[Excerpts from spatial question data]
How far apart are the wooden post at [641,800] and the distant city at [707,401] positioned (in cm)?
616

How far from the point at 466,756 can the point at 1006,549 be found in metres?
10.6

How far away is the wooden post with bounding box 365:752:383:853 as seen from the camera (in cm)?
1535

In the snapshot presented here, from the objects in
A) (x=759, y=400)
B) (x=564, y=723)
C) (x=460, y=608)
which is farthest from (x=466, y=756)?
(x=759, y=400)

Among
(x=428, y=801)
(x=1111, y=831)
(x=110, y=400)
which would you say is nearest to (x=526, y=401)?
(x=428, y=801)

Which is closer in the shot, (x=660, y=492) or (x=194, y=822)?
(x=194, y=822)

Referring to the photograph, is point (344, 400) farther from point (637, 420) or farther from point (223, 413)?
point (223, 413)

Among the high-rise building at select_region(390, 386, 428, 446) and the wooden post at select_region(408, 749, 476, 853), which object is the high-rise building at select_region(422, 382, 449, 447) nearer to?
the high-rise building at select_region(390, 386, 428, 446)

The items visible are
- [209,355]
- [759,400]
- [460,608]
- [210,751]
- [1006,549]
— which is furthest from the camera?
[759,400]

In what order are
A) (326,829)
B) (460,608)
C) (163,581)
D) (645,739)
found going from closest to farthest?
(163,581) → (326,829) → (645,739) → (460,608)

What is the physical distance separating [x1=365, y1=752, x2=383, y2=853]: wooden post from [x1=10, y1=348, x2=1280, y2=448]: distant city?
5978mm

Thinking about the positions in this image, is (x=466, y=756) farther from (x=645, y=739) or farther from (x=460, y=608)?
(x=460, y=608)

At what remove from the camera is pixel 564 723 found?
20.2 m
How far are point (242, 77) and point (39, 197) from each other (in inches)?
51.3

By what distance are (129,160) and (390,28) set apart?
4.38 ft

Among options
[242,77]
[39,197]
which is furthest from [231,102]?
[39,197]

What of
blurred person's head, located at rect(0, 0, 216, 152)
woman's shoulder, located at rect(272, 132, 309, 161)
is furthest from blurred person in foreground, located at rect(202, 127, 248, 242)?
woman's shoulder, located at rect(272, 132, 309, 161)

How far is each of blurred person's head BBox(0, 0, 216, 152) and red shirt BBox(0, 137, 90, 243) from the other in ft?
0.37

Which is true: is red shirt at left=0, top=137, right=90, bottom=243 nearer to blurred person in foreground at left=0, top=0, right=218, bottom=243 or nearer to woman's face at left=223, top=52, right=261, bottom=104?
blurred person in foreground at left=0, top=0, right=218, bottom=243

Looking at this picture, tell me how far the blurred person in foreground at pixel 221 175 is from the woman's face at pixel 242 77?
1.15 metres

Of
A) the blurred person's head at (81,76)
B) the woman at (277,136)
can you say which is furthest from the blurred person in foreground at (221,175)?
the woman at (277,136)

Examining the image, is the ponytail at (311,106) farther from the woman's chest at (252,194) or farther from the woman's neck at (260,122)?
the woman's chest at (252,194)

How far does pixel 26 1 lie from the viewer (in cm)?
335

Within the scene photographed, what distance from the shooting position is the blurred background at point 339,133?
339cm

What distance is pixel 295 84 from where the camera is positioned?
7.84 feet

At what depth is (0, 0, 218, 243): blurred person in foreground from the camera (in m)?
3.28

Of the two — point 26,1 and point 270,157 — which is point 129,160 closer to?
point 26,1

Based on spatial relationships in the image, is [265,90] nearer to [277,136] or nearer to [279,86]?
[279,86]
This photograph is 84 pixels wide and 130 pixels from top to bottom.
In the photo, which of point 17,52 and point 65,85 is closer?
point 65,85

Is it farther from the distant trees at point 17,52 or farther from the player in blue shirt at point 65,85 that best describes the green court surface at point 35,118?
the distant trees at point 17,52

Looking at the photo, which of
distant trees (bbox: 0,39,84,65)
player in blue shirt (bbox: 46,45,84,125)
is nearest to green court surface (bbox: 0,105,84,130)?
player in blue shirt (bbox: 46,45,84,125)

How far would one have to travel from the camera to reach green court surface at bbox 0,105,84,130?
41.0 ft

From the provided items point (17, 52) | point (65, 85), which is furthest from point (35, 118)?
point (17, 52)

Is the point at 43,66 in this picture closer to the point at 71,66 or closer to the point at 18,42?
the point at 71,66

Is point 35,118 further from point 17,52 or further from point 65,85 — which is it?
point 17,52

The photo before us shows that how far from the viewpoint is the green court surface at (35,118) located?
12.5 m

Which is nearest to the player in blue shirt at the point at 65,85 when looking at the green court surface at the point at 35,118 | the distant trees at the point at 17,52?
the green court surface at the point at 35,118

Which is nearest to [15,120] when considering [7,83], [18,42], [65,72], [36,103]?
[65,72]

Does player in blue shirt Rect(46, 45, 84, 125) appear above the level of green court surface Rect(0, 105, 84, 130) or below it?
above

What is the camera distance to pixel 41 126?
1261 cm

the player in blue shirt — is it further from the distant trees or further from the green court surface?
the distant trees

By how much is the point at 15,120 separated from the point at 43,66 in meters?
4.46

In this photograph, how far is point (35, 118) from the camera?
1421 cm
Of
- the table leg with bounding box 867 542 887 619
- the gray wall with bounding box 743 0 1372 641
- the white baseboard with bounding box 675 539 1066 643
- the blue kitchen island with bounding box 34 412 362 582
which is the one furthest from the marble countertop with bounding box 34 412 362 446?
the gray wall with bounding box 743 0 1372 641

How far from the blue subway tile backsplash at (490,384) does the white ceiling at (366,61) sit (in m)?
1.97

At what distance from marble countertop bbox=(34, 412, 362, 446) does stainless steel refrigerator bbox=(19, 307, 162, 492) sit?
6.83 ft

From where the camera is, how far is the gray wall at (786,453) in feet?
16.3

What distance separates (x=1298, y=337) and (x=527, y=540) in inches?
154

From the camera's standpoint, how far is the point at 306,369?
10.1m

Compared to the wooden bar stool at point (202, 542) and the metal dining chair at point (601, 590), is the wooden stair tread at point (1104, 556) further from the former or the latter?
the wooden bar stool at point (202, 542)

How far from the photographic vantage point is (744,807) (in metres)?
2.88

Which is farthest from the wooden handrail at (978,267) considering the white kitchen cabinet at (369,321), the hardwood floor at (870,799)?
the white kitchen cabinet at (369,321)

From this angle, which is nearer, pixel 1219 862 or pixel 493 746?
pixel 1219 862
--
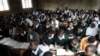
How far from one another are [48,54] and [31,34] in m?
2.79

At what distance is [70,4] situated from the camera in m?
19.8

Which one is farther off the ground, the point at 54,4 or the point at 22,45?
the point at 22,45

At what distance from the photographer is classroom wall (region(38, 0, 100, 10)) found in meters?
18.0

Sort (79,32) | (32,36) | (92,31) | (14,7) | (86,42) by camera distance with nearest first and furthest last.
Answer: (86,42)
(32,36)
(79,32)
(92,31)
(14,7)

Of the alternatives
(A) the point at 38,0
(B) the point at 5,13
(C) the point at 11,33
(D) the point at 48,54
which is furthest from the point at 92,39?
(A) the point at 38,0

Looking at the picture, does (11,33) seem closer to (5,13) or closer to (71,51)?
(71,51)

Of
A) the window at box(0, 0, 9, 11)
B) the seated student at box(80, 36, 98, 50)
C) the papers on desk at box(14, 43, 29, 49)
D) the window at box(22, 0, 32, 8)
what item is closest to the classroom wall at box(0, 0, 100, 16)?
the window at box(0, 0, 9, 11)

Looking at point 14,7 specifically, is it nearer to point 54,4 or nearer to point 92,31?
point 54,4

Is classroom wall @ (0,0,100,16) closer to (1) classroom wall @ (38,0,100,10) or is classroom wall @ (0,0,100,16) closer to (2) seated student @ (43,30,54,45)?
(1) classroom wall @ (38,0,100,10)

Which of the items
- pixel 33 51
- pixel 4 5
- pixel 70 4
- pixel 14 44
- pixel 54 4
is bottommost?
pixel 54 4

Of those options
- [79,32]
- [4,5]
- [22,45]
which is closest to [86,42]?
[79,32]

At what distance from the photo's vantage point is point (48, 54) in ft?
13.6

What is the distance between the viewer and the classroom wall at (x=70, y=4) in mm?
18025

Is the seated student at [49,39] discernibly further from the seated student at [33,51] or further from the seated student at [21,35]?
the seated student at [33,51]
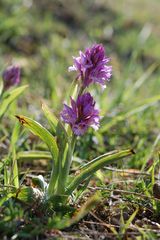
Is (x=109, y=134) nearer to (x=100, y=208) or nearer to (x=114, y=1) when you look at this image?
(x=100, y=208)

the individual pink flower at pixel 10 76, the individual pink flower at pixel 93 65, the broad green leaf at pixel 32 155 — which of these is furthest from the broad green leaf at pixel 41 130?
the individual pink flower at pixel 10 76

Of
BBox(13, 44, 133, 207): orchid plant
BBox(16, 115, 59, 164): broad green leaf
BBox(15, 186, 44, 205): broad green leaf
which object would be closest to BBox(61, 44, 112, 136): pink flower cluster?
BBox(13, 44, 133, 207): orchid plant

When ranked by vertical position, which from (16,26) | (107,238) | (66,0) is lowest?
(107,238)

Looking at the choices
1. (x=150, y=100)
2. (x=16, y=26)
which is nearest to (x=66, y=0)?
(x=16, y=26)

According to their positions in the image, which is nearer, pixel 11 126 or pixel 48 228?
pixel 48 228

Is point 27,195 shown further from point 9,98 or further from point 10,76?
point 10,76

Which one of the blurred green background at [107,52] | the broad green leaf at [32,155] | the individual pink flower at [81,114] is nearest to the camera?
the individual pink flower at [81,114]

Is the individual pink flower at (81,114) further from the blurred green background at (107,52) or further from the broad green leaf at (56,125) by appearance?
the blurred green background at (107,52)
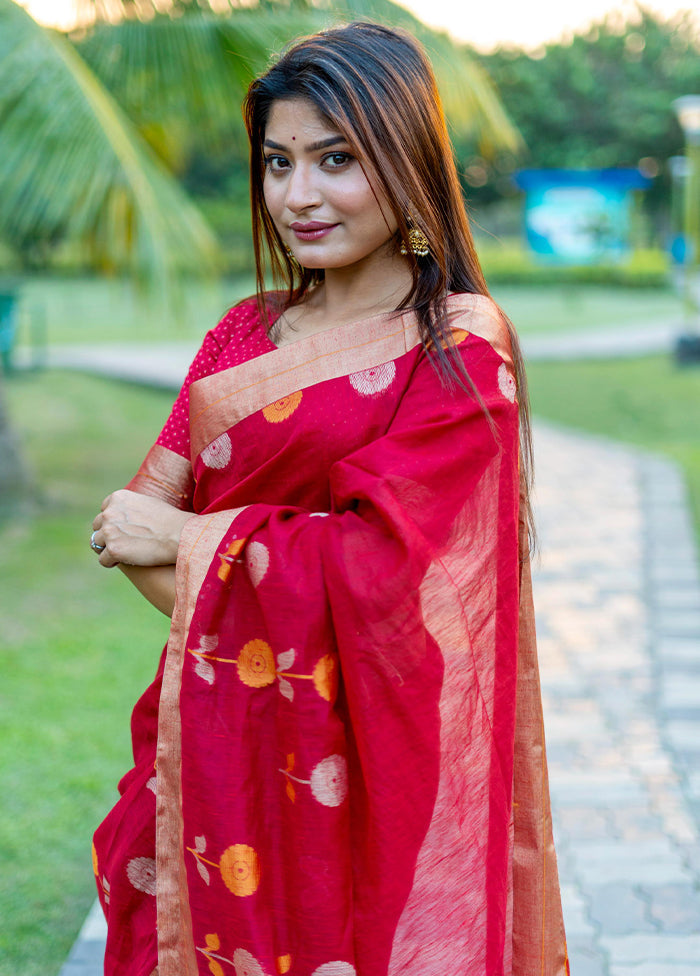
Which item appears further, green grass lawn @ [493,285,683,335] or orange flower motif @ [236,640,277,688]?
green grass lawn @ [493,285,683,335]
---
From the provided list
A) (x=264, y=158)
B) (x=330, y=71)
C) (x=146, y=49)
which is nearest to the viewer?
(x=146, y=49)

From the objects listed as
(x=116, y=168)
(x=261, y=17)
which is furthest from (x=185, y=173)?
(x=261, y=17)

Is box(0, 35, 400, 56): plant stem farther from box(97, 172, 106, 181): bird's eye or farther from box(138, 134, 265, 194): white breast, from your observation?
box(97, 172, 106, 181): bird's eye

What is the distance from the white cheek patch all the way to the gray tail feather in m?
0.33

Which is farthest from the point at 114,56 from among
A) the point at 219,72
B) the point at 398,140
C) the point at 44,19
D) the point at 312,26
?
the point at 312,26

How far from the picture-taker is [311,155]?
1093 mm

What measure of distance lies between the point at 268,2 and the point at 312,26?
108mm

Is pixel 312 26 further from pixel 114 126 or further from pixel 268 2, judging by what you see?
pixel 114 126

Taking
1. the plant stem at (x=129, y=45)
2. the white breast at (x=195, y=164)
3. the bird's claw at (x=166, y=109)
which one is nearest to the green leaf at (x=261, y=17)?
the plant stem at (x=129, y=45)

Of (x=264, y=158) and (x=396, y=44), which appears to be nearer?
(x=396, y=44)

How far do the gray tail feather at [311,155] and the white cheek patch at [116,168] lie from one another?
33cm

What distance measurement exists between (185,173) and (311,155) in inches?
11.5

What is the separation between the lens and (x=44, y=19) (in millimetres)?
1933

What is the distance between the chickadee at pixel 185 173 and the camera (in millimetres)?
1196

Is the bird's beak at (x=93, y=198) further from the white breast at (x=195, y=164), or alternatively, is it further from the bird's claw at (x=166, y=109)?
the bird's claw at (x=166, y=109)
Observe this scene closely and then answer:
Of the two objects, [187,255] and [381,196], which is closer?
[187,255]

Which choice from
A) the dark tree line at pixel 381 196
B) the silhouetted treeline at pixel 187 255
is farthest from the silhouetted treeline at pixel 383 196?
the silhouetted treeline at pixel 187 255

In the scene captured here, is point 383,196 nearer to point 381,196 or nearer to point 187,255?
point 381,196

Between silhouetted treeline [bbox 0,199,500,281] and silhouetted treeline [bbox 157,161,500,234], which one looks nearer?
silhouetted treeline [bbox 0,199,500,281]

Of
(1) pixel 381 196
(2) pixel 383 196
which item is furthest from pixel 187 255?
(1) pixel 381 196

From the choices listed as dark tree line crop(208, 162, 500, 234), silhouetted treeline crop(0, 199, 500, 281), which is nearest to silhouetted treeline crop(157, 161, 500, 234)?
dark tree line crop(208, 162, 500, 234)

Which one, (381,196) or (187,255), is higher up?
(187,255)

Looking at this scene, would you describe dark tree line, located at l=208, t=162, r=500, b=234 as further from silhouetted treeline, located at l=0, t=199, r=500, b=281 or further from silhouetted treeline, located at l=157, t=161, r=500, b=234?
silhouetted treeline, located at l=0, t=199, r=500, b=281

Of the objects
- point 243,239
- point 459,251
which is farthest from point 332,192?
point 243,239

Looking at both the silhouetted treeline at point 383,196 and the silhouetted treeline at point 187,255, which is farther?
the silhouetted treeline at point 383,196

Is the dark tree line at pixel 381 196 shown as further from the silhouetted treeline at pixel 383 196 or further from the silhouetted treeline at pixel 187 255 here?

◆ The problem: Extract each line of the records that contains the string "cheek". Case counts.

◆ Worked answer:
What is the distance from the white cheek patch all the way to the gray tail feather in m?
How far do the gray tail feather at [311,155] and the white cheek patch at [116,168] lie from one another?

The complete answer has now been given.